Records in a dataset
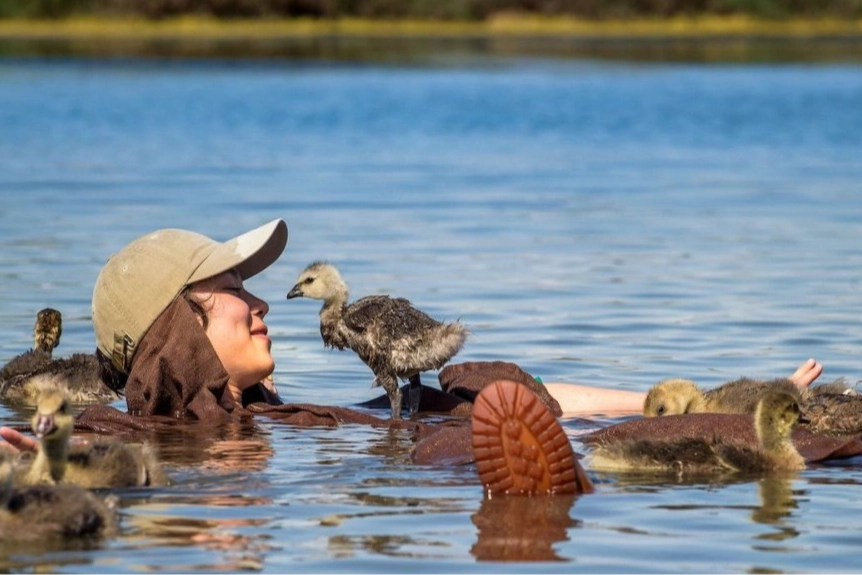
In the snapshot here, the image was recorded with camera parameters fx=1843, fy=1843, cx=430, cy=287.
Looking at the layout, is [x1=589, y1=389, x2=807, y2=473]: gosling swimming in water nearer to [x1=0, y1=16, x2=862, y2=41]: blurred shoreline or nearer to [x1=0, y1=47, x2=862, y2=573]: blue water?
[x1=0, y1=47, x2=862, y2=573]: blue water

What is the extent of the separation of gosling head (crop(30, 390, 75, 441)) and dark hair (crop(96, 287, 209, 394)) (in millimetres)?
1970

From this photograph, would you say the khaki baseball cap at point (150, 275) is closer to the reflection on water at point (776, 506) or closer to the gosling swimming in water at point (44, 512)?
the gosling swimming in water at point (44, 512)

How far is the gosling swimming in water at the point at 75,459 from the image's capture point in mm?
6883

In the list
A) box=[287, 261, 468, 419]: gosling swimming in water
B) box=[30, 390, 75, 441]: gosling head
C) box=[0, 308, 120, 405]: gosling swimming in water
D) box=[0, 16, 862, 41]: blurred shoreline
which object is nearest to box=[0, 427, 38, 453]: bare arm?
box=[30, 390, 75, 441]: gosling head

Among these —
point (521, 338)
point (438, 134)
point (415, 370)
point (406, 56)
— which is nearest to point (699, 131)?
point (438, 134)

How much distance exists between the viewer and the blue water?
6.95m

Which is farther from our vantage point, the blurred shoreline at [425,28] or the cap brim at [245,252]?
the blurred shoreline at [425,28]

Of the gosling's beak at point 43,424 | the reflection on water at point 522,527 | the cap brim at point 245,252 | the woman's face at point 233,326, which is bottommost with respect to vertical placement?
the reflection on water at point 522,527

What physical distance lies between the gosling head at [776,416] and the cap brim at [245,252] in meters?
2.56

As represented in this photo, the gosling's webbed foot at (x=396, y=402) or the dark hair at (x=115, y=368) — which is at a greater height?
the dark hair at (x=115, y=368)

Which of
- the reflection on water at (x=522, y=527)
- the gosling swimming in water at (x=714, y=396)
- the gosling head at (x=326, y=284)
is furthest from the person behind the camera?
the gosling head at (x=326, y=284)

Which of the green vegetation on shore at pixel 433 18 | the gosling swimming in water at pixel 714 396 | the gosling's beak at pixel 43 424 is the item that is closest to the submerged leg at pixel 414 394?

*SET TASK*
Turn every line of the records into a JSON list of strings, one string per line, skipping blank lines. Leave the pictures out.

*REPLY*
[
  "In the snapshot here, the image was recorded with camera parameters fx=1843, fy=1843, cx=430, cy=287.",
  "Looking at the layout, is [x1=589, y1=389, x2=807, y2=473]: gosling swimming in water nearer to [x1=0, y1=16, x2=862, y2=41]: blurred shoreline or nearer to [x1=0, y1=47, x2=862, y2=573]: blue water?",
  "[x1=0, y1=47, x2=862, y2=573]: blue water",
  "What is the extent of the separation of gosling head (crop(30, 390, 75, 441)) and dark hair (crop(96, 287, 209, 394)) (in millimetres)?",
  "1970",
  "From this photograph, would you say the khaki baseball cap at point (150, 275) is closer to the reflection on water at point (776, 506) or closer to the gosling swimming in water at point (44, 512)?",
  "the gosling swimming in water at point (44, 512)",
  "How far is the gosling swimming in water at the point at 75,459 from the image's capture point in mm?",
  "6883",
  "In the list",
  "A) box=[287, 261, 468, 419]: gosling swimming in water",
  "B) box=[30, 390, 75, 441]: gosling head",
  "C) box=[0, 308, 120, 405]: gosling swimming in water",
  "D) box=[0, 16, 862, 41]: blurred shoreline",
  "which object is nearest to box=[0, 427, 38, 453]: bare arm?",
  "box=[30, 390, 75, 441]: gosling head",
  "Among these —",
  "point (521, 338)",
  "point (438, 134)",
  "point (415, 370)",
  "point (406, 56)",
  "— which is nearest to point (699, 131)?",
  "point (438, 134)",
  "How much distance exists between the viewer and the blue water?",
  "6.95m",
  "Which is farther from our vantage point, the blurred shoreline at [425,28] or the cap brim at [245,252]?",
  "the blurred shoreline at [425,28]",
  "Of the gosling's beak at point 43,424 | the reflection on water at point 522,527 | the cap brim at point 245,252 | the woman's face at point 233,326, which is bottommost with respect to vertical placement?",
  "the reflection on water at point 522,527",
  "What physical distance lies between the gosling head at [776,416] and the cap brim at [245,252] in meters?",
  "2.56",
  "As represented in this photo, the gosling's webbed foot at (x=396, y=402) or the dark hair at (x=115, y=368) — which is at a greater height?",
  "the dark hair at (x=115, y=368)",
  "Which of",
  "- the reflection on water at (x=522, y=527)",
  "- the gosling swimming in water at (x=714, y=396)",
  "- the gosling head at (x=326, y=284)",
  "is furthest from the person behind the camera?",
  "the gosling head at (x=326, y=284)",
  "Which of the green vegetation on shore at pixel 433 18 | the gosling swimming in water at pixel 714 396 | the gosling's beak at pixel 43 424 is the item that is closest to the submerged leg at pixel 414 394?"
]